Alcon and Staar Surgical announced the companies have entered into a definitive merger agreement through which Alcon intends to acquire Staar. The acquisition includes the EVO family of lenses (EVO ICL) for vision correction for patients with moderate to high myopia, with or without astigmatism, according to a press release.
Under the terms of the agreement, Alcon will purchase all outstanding shares of Staar common stock for $28 per share in cash, which represents approximately a 59% premium to Staar’s 90-day Volume Weighted Average Price (VWAP) and a 51% premium to the closing price of Staar common stock on August 4, 2025. The transaction represents a total equity value of approximately $1.5 billion, according to the press release.
The EVO family of ICLs are implantable lenses that address a wide range of vision correction needs, including myopia with and without astigmatism, through a minimally invasive procedure that is reversible.

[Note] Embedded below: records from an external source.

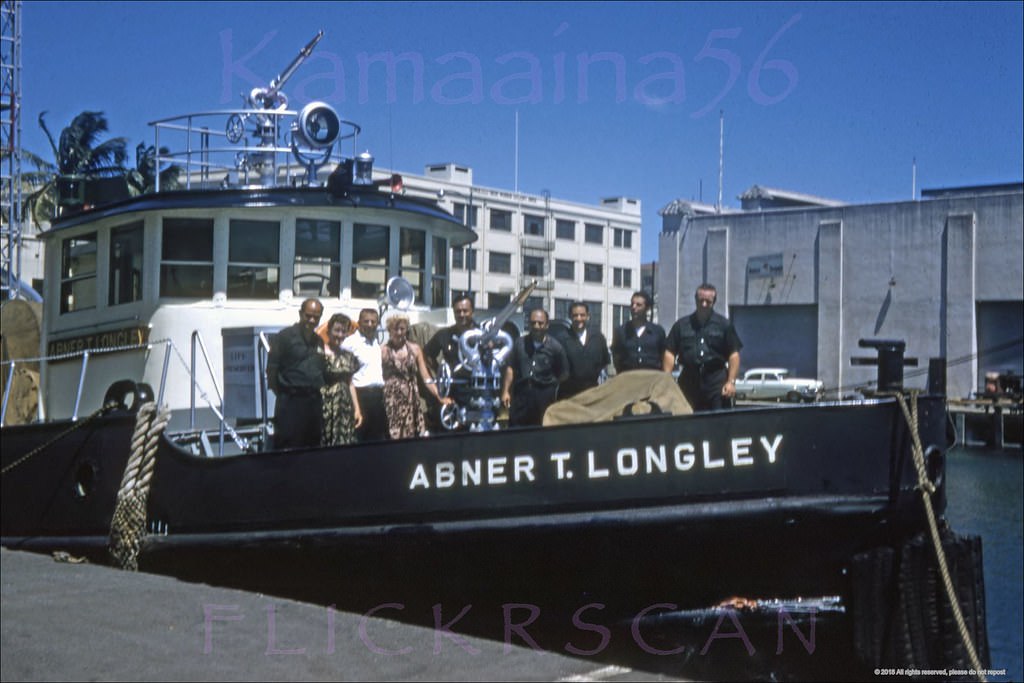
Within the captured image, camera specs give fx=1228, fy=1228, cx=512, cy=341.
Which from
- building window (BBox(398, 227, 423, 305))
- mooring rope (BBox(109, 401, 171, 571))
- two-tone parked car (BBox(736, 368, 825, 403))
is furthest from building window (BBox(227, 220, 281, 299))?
two-tone parked car (BBox(736, 368, 825, 403))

The EVO family of ICLs are implanted between the iris and the natural crystalline lens during a procedure that does not remove corneal tissue.
“With the number of high myopes rising globally, the acquisition of Staar enhances our ability to offer a leading surgical vision correction solution for those who are not ideal candidates for other refractive surgeries such as LASIK,” said David Endicott, CEO of Alcon, in the press release. “This transaction will allow us to provide treatment options across the full spectrum of myopia—from contact lenses to surgical interventions—reinforcing our commitment to addressing the most significant needs in eye care.”

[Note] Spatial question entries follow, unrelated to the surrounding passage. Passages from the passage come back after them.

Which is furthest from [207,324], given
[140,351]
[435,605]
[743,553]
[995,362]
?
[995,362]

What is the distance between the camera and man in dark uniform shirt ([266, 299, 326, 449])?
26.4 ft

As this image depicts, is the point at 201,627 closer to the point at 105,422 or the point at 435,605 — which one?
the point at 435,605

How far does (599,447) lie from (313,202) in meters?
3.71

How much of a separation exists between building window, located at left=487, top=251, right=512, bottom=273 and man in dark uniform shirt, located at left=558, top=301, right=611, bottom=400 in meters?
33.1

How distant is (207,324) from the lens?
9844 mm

Also commenting on the acquisition, Stephen Farrell, CEO of Staar, said: “We believe the transaction with Alcon represents the best path forward and provides the greatest value for Staar shareholders. As we’ve shared, fluctuating demand in China over the past 2 years has continued to create significant headwinds for Staar as a standalone company. I'm proud of our team’s efforts to address recent challenges, but there is more work to do. As a significantly larger company, Alcon has the capabilities and scale to accelerate EVO ICL adoption and bring our innovative technology to more surgeons and patients worldwide.”
According to the press release, the transaction is not subject to a financing condition. Alcon intends to finance the transaction through the issuance of short- and long-term credit facilities. The transaction is anticipated to close in approximately 6 to 12 months, subject to customary closing conditions, including regulatory approval and approval by Staar’s shareholders. The transaction is expected to be accretive to earnings in year 2.
The Boards of Directors of Alcon and Staar have each unanimously approved the transaction, according to the press release.